Wiggins’ jump-out-of-the-gym talent is eye-popping, but to succeed as a collegiate player he has to learn to be more than just the occasional exclamation point.
That’s what Self is waiting on.
"You’d watch him play 10 minutes in a game and leave out of there going, 'Wow,' " Self said. "He makes plays that truly leave you in awe. But he doesn’t know yet how to play hard consistently. He can definitely do that. He just has to learn how."
Wiggins isn’t unusual. In fact, in these fast-twitch times, he’s the norm, merely the latest in a succession of guys tagged "It" for the season -- following in the oversized footsteps of Nerlens Noel, Anthony Davis, John Wall, Harrison Barnes, Derrick Rose, Greg Oden, Michael Beasley, Kevin Durant, all the way back to a guy named Manning at Kansas.

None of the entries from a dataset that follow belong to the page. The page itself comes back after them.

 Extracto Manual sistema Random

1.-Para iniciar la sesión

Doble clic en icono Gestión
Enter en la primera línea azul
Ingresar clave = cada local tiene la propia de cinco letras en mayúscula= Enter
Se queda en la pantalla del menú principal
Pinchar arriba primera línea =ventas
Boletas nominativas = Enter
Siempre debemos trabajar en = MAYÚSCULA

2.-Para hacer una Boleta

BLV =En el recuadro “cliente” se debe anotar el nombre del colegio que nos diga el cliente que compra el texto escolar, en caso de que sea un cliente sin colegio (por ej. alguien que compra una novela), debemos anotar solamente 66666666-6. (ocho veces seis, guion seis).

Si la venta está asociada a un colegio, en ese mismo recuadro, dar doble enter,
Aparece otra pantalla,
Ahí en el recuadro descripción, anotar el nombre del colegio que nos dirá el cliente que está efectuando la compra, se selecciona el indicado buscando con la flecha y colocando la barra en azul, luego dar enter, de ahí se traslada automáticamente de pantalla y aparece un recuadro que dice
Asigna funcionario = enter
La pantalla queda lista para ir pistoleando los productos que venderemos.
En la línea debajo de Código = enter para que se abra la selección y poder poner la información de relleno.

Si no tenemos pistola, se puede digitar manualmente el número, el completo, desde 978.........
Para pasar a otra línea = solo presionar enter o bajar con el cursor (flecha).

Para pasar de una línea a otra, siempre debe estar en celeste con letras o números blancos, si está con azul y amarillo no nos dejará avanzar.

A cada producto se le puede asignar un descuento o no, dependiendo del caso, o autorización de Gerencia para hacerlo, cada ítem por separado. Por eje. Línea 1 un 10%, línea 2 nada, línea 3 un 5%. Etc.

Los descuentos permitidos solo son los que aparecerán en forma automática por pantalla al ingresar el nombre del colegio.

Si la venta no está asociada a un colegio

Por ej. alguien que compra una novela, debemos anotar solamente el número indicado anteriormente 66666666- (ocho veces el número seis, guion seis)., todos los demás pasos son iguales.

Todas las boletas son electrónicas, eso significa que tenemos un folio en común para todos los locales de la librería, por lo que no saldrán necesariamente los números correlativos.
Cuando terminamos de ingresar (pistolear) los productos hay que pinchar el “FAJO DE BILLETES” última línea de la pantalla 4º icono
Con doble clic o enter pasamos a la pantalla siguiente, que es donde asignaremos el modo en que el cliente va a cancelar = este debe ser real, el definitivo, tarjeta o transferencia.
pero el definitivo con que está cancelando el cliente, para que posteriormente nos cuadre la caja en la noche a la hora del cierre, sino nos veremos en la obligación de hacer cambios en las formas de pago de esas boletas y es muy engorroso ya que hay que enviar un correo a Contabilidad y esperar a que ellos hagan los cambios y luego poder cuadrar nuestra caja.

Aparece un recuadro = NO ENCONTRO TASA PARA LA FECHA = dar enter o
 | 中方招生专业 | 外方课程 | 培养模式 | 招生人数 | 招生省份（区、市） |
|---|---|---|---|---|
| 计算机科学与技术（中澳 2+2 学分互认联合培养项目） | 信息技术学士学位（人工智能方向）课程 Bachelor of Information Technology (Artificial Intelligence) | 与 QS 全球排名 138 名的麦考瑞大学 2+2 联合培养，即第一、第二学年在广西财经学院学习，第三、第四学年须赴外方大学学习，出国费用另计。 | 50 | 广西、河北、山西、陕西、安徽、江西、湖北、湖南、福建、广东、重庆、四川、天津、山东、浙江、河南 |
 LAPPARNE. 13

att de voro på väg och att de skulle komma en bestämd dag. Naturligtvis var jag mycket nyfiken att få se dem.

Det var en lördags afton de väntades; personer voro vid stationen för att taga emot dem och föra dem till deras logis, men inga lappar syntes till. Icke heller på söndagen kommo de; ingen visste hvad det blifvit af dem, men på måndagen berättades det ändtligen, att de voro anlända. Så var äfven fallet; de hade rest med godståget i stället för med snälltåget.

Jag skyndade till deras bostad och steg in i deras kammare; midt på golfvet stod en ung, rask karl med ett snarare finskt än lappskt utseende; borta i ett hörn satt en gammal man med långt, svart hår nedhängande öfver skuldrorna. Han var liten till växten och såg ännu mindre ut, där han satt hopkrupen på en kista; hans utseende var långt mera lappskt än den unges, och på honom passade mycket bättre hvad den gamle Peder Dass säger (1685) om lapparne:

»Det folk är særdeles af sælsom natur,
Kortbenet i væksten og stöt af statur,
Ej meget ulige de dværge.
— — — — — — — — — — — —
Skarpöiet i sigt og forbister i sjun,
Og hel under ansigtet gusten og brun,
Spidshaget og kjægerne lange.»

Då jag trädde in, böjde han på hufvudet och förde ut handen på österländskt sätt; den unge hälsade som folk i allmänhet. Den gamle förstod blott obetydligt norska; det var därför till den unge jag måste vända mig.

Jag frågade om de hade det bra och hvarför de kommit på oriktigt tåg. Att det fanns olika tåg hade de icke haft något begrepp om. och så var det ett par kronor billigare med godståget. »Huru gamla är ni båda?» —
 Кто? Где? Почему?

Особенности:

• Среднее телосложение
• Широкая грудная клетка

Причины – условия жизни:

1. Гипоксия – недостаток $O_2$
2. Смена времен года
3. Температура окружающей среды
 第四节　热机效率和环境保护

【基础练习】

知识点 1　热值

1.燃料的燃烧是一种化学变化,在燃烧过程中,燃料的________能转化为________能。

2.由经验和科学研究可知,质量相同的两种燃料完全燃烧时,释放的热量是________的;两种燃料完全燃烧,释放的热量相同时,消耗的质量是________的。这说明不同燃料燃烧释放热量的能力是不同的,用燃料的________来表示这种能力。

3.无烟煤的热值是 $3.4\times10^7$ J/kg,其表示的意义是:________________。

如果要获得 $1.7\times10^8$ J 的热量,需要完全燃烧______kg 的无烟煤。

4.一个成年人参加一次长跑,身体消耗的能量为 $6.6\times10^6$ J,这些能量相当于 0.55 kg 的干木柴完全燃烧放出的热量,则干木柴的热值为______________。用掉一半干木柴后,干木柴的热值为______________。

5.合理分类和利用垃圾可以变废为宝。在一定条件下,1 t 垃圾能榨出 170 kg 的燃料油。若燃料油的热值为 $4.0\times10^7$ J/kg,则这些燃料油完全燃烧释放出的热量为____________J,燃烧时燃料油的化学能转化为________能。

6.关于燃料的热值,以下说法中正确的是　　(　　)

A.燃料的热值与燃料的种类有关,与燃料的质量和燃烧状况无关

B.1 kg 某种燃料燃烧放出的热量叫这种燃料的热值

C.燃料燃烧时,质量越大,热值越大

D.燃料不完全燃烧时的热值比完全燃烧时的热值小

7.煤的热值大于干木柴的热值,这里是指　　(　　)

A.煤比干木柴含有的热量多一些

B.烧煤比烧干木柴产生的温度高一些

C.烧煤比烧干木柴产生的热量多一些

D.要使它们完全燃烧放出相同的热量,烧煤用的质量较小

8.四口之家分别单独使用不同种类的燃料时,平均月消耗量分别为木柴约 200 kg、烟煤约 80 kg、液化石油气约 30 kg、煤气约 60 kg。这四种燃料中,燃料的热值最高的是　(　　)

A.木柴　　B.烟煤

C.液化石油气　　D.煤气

They are the next LeBron, the next sure thing, their team’s savior and the game’s future. Most -- though not all -- have handled the burden extraordinarily well and even more surprisingly, most -- though not all -- have lived up to the hype, but it’s a head-swimming ascension for even the coolest customer.
By all accounts, Wiggins is humble, despite all of the attention, a "sweet kid," according to Self.
Just a few months ago, Wiggins was trying to find the right cummerbund for the prom.
Now he’s posing for GQ.
It puts college coaches in a quandary. In these hyperattentive times, they have to find the proper balance, to protect their players from the insanity without coddling them on the court.
"It’s just been harder, faster, tougher so far, but at some point I have get inside his noggin," Self said. "He’s been humbled already and that’s a good thing. I just hope the expectations don’t weigh him down too much."
It’s up to Self to make sure they don’t, and it's up to the coach to tell it like it is. The rest of the world can debate whether Andrew Wiggins is the future top pick; it’s up to Self to be a realist.